Problem >>
Reproduce the passage of the forum thread about choosing model train track from "## gunrunnerjohn (Nov" up to and including "Model Train Stuff!".

Selected text >>
# what track to use realtrax or fastrack



## old464 (Oct 12, 2011)

I know we all have opinions on track, but I want to get out of the old stuff and get new MTH type or lionel fastrack. so what is better, any difference in pricing, 

Can you buy in bulk other than what is on Ebay and get deals? 

thanks 
Chris


----------



## Jeff T (Dec 27, 2011)

old464 said:


> I know we all have opinions on track, but I want to get out of the old stuff and get new MTH type or lionel fastrack. so what is better, any difference in pricing,
> 
> Can you buy in bulk other than what is on Ebay and get deals?
> 
> ...


Everything I have read online leans towards the Fastrack being the preferred product. How and why, I don't recall.


----------



## gunrunnerjohn (Nov 10, 2010)

I've read the same stuff, if you're picking between those two, I'd go Fastrack. I've been tinkering with Fastrack here for several months, and it's very easy to work with. The one thing I'd change is you can't easily cut Fastrack to size to fit oddball situations. I don't know if you can customize MTH RealTrax.

FWIW, I find that on-line retailers usually have better prices than on eBay. I have bought a bunch of stuff from Model Train Stuff, I think if you price the pieces there and than on eBay, you'll find they usually beat the total price. I've seen used track on eBay sell for more than new track at Model Train Stuff!

Material provided >>
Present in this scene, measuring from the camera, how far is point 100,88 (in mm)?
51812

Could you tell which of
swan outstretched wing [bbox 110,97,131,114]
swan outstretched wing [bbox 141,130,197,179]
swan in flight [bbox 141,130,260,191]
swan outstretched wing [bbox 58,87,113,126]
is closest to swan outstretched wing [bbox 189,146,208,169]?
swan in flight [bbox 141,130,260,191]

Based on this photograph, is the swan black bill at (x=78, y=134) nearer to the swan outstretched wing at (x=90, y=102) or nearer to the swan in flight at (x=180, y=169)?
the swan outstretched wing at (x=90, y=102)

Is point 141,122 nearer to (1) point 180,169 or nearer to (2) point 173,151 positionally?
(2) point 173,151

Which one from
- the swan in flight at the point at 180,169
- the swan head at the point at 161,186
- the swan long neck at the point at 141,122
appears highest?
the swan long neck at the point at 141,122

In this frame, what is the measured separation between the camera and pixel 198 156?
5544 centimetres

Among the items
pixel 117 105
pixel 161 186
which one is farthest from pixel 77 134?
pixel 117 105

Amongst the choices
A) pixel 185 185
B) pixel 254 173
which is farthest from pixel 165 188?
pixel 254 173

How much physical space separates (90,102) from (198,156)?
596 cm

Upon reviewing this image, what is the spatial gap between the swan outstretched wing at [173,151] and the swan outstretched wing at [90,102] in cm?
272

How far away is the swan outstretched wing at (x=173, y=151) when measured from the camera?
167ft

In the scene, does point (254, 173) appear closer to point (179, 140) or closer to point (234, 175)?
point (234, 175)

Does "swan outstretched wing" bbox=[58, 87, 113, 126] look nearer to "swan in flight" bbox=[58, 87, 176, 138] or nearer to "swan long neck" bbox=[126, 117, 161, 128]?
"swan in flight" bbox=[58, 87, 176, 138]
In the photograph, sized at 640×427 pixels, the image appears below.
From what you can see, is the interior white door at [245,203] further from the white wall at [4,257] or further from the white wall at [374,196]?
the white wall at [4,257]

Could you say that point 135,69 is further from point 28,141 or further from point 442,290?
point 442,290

Output of the task >>
## gunrunnerjohn (Nov 10, 2010)

I've read the same stuff, if you're picking between those two, I'd go Fastrack. I've been tinkering with Fastrack here for several months, and it's very easy to work with. The one thing I'd change is you can't easily cut Fastrack to size to fit oddball situations. I don't know if you can customize MTH RealTrax.

FWIW, I find that on-line retailers usually have better prices than on eBay. I have bought a bunch of stuff from Model Train Stuff, I think if you price the pieces there and than on eBay, you'll find they usually beat the total price. I've seen used track on eBay sell for more than new track at Model Train Stuff!